Jerry Brown (l) and Meg Whitman (r) shake hands before 2010 debate
Illegal immigrant maid and attorney Gloria Allred at press conference, Sept. 29, 2010

Tempest in a teapot: Meg Whitman, California Republican gubernatorial candidate, hiring an “undocumented” person for domestic help. This is smaller than a teapot. Try a thimble. More nonsense.

Kimba Wood, Pres. Clinton’s second nominee for Attorney General

Tempest in a teapot: Kimba Wood, Clinton’s Attorney General nominee, employing an “undocumented” nanny. Proof that dippiness is a bi-partisan sport. More thimble-scale nonsense on parade.

Zoe Baird, Pres. Clinton’s first nominee for Attorney General

Tempest in a teapot: Zoe Baird, Clinton’s first nominee for Attorney General, drug over the coals for similarly employing an “undocumented” nanny. Apparently there was a dragnet for “undocumented” nannies at the time. More partisan dippiness.

Were there other episodes in theatrical grandstanding, and are we likely to experience more? Probably. Our press and partisan inquisitors are more interested in chasing down the employment records of nannies, maids, and gardeners, while culling divorce records and chasing down chance encounters during years of service in the public eye, than a mature examination of a person for their policy preferences. Ideological biases will have a greater impact on whether a citizen can even operate a wedding cake business.

Macbeth murders King Duncan and takes the Scottish throne.

To borrow from Macbeth: “It is a tale told by an idiot, full of sound and fury, signifying nothing.”

RogerG

Emperor Worship for Presidents?

The following was a response to an article by Kevin D. Williamson in National Review Online, “Abolish President’s Day”,  http://www.nationalreview.com/article/445013/presidents-day-imperial-cult

KDW, interesting idea about abolishing President’s Day – one that I find intriguing. Electing a president, as popularly viewed, has nearly become an exercise in choosing our next 4-year emperor. Most risible is the infantile incantations about him (or her, but we haven’t had one yet) as the “leader of the economy” and “leader of the people”, a grand vizier, or caliph, of all living souls within the country.

We even have our own Roman Forum in the form of the Washington Mall. The Lincoln Memorial is as close to a functioning temple as one can possibly get, with its gargantuan Athena-like statue. Still missing, though, are the vestial virgins and temple priests.

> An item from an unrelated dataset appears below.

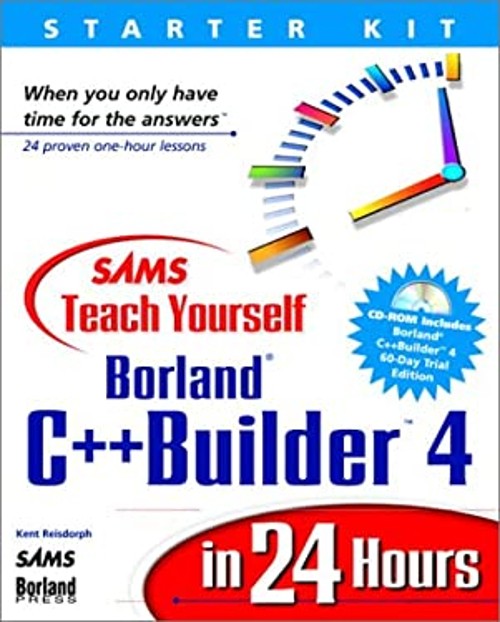 Sams Teach Yourself Borland C++ Builder 3 in 21 Days Kent Reisdor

Artists rendering of the Roman Forum
The National Mall, Washington, D.C., looking west.

Watch that space for raising Obama to the godhead.

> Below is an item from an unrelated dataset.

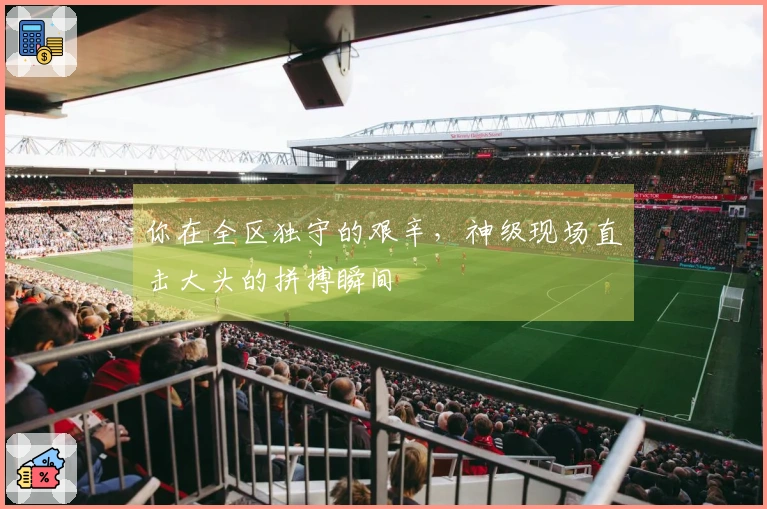 你在全区独守的艰辛，神级现场直击大头的拼搏瞬间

Are we morphing from a self-governing citizenry into adolescent dependencies of a father-god? Even more profound, are we now the kind of people who desire persons to worship since the traditional object of veneration is held in disrepute by the fashionable currents of lifestyle progressivism? The gigantic and ostentatious has replaced the humility and modesty more appropriate for a republic.